(RECORDS PROVIDED)

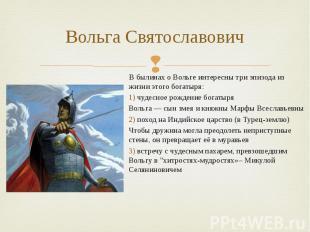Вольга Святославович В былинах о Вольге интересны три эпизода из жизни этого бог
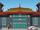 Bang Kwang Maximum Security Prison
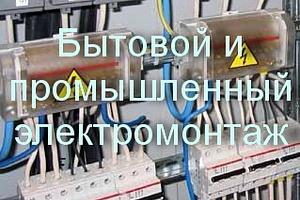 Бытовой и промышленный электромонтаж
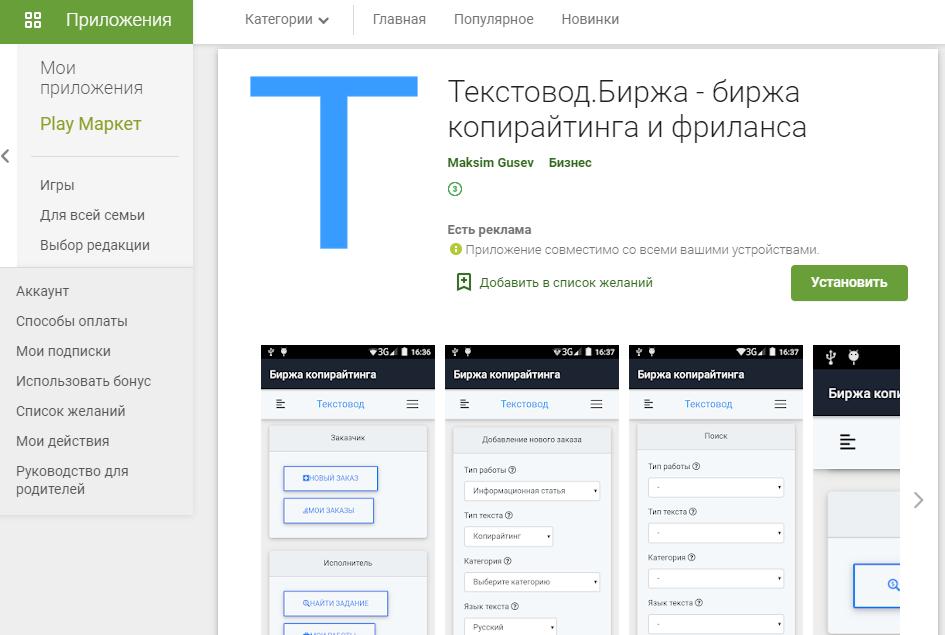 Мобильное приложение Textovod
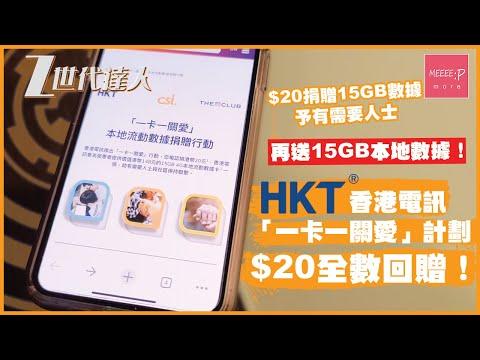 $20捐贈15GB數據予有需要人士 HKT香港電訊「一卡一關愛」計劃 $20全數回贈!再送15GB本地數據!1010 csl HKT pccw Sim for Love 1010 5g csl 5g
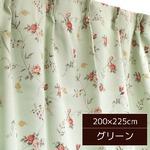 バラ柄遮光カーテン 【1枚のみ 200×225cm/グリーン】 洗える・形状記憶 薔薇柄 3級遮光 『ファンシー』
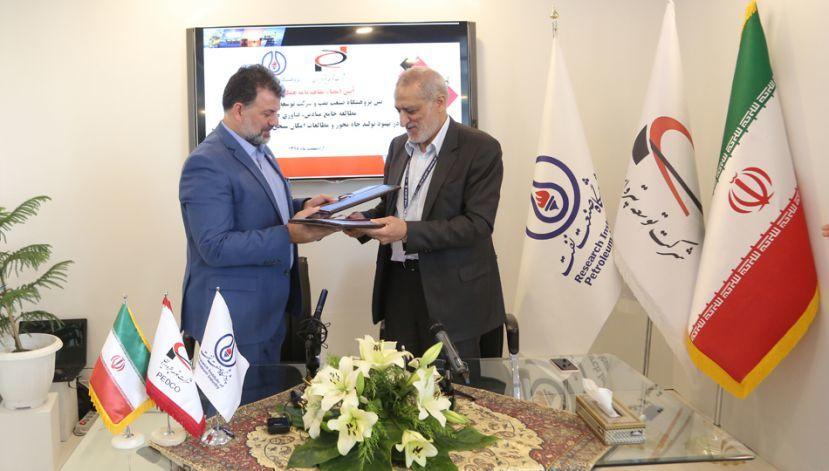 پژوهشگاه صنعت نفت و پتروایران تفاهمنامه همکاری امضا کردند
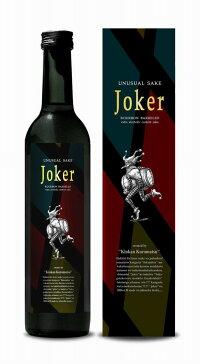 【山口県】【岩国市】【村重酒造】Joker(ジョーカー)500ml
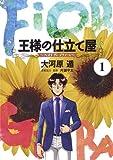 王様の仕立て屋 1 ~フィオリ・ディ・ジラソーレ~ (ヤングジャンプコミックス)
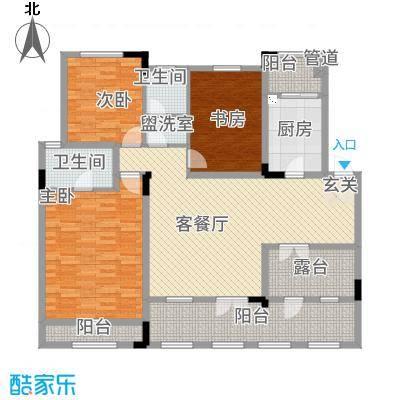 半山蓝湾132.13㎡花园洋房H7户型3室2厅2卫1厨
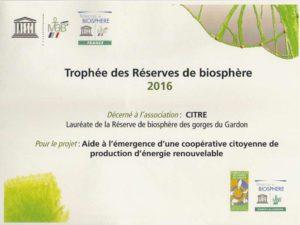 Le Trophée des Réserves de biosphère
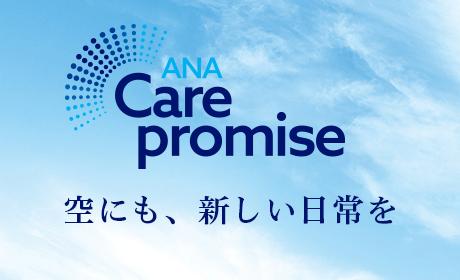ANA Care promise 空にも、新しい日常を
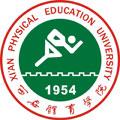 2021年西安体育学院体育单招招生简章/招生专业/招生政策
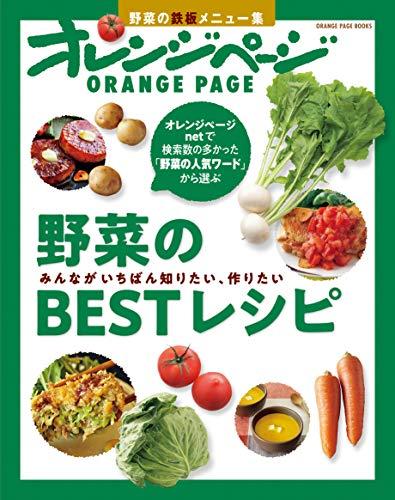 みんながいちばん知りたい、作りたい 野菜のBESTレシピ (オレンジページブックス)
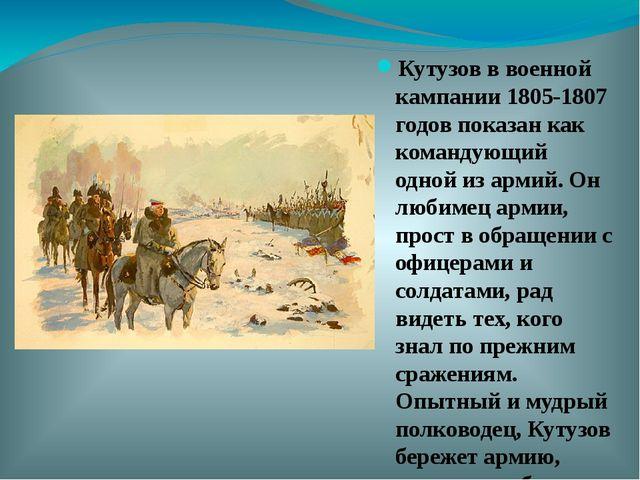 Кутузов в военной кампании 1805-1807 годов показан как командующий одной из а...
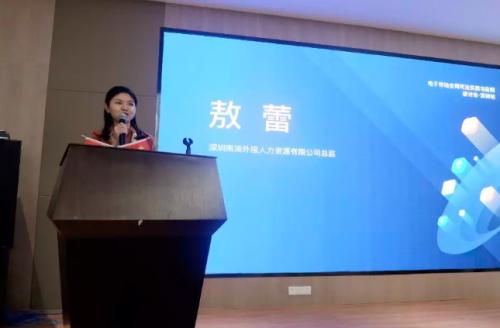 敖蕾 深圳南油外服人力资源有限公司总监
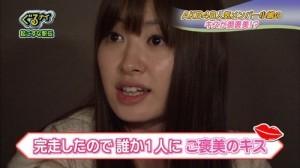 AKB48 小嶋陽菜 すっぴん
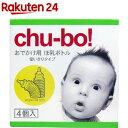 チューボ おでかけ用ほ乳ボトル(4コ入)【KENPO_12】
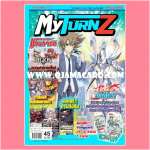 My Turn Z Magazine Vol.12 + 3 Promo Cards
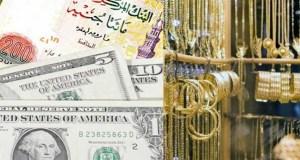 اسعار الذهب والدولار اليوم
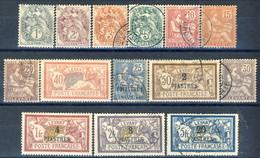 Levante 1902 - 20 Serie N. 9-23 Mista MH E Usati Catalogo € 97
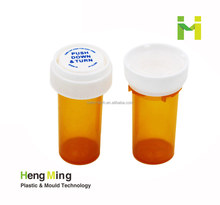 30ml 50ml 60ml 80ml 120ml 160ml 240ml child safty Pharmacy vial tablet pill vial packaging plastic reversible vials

(End RECORDS PROVIDED)

TASK DIRECTIONS:
Starting with the line that holds "ANA Care promise 空にも、新しい日常を", print each line through the last one of the data exactly as written, but do not include the pictures.

THE ANSWER:
ANA Care promise 空にも、新しい日常を
 2021年西安体育学院体育单招招生简章/招生专业/招生政策
 みんながいちばん知りたい、作りたい 野菜のBESTレシピ (オレンジページブックス)
 Кутузов в военной кампании 1805-1807 годов показан как командующий одной из а...
 敖蕾 深圳南油外服人力资源有限公司总监
 AKB48 小嶋陽菜 すっぴん
 チューボ おでかけ用ほ乳ボトル(4コ入)【KENPO_12】
 My Turn Z Magazine Vol.12 + 3 Promo Cards
 اسعار الذهب والدولار اليوم
 Levante 1902 - 20 Serie N. 9-23 Mista MH E Usati Catalogo € 97
 30ml 50ml 60ml 80ml 120ml 160ml 240ml child safty Pharmacy vial tablet pill vial packaging plastic reversible vials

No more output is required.